## [Reading text]
------
Australian civil engineer (1861–1930)

Percy Allan (12 July 1861 – 7 May 1930) was an Australian civil engineer who designed many public works in New South Wales, including the design of 583 bridges.

== Early life ==
Allan was the son of Maxwell Rennie Allan, principal Under-Secretary of State for New South Wales, and was born in Elizabeth Street, Sydney on 12 July 1861. He was educated at Calder House, Redfern, and joined the government Works Department in 1878 as a cadet.

== Career ==
Between 1893 and 1896, he designed 349 bridges and punts in New South Wales, and between 1896 and 1899 he designed a further 126 bridges including the Pyrmont Bridge and the Glebe Island Bridge.

In 1900, he was appointed Principal Assistant Engineer for Rivers, Water Supply and Drainage, and supervised the completion of the Sydney low level sewerage system, which was a pumping system to replace harbour sewage outfalls. Following this he was appointed to the Hunter District Water Supply and Sewerage Board. He returned to the Public Works Department in 1912, and had overall design responsibility for the steel Pratt trusstype Tom Uglys Bridge over the Georges River. He is also credited with designing his own type of Truss Bridge, the Allan Truss.
------
Stored data:

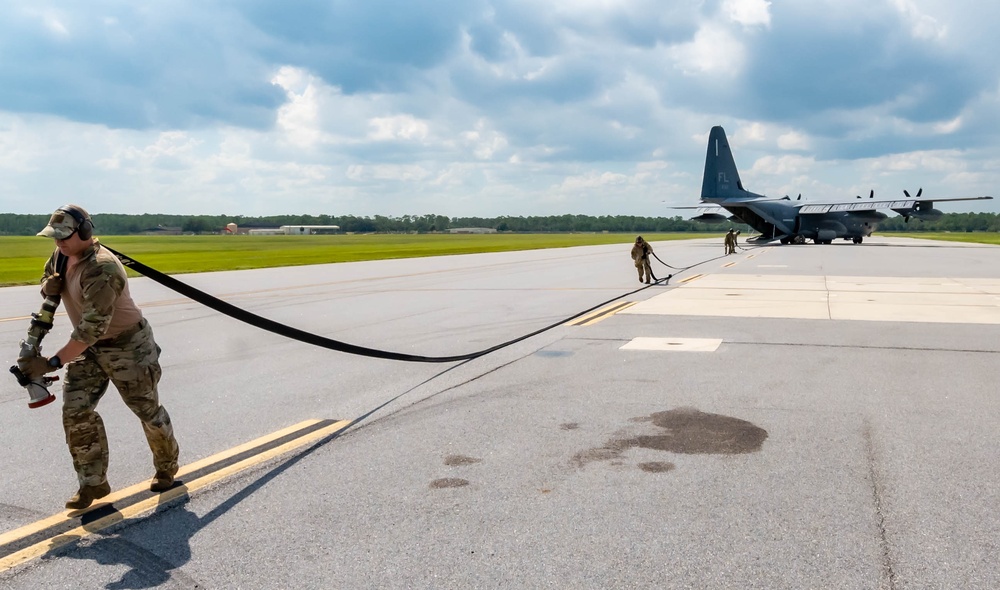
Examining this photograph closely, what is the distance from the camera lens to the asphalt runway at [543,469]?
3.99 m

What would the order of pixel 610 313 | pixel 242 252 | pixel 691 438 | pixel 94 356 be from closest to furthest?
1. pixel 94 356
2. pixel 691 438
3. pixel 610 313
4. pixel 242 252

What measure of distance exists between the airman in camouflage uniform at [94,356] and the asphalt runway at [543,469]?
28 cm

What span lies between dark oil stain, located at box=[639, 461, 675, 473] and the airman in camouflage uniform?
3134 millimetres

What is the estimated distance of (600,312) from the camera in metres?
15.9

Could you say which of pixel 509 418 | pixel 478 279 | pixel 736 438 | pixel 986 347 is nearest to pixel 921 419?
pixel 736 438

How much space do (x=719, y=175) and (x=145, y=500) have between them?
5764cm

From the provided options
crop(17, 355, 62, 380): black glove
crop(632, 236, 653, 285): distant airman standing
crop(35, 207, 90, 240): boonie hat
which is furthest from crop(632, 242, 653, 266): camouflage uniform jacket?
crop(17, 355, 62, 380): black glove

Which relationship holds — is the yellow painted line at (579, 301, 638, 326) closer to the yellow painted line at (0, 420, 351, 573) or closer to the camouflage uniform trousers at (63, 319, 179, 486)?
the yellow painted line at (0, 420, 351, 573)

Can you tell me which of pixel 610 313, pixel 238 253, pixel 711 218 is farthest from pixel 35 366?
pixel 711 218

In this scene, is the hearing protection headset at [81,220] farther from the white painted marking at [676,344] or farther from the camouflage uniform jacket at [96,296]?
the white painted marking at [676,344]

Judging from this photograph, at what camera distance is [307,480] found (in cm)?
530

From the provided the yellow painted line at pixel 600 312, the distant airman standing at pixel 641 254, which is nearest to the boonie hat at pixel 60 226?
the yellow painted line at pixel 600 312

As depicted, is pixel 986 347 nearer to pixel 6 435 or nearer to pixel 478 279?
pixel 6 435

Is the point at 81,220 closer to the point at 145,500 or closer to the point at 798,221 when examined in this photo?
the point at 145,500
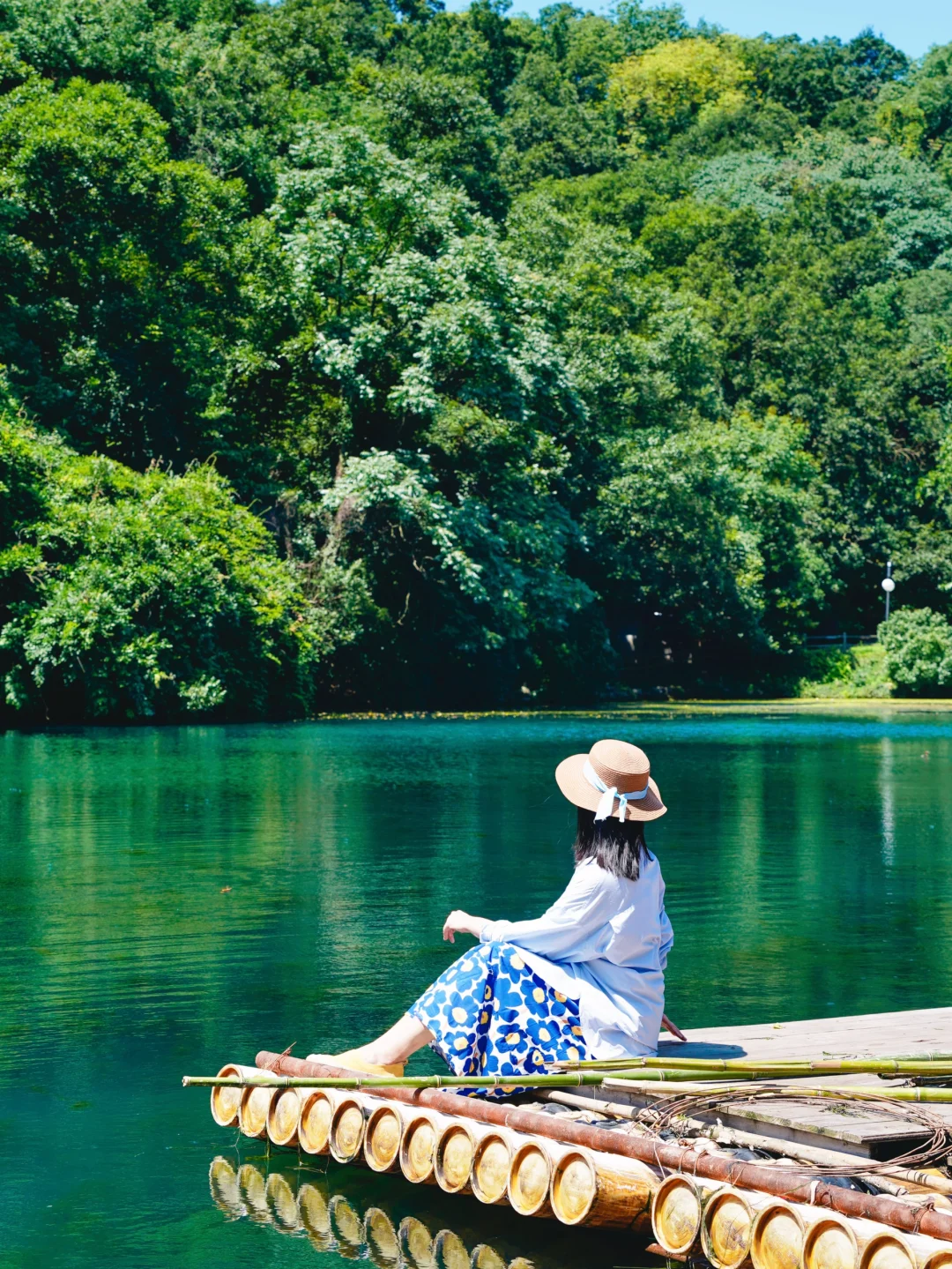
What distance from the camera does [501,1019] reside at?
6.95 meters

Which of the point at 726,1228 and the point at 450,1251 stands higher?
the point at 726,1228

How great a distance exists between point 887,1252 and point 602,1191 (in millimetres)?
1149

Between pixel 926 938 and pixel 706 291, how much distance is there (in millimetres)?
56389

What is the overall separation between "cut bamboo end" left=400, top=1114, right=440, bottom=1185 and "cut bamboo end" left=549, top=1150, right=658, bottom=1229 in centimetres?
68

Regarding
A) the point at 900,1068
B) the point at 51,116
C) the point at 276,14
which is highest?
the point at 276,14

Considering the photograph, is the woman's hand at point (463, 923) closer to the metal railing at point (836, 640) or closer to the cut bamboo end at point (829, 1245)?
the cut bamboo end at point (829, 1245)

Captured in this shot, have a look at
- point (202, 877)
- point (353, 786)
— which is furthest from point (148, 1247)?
------
## [Work instructions]
1. Transcribe the stretch of the Percy Allan biography from "Percy Allan (12" through "of 583 bridges.".
2. Answer these questions from the Percy Allan biography:
(a) In what year did Allan join the government Works Department as a cadet?
(b) How many bridges and punts did he design between 1893 and 1896?
(c) Which bridge over the Georges River did he have overall design responsibility for?
3. Which individual bridges does the Percy Allan biography mention by name? List them all.

## [Answer set]
1.
Percy Allan (12 July 1861 – 7 May 1930) was an Australian civil engineer who designed many public works in New South Wales, including the design of 583 bridges.

2.
(a) 1878
(b) 349
(c) Tom Uglys Bridge

3.
Pyrmont Bridge
Glebe Island Bridge
Tom Uglys Bridge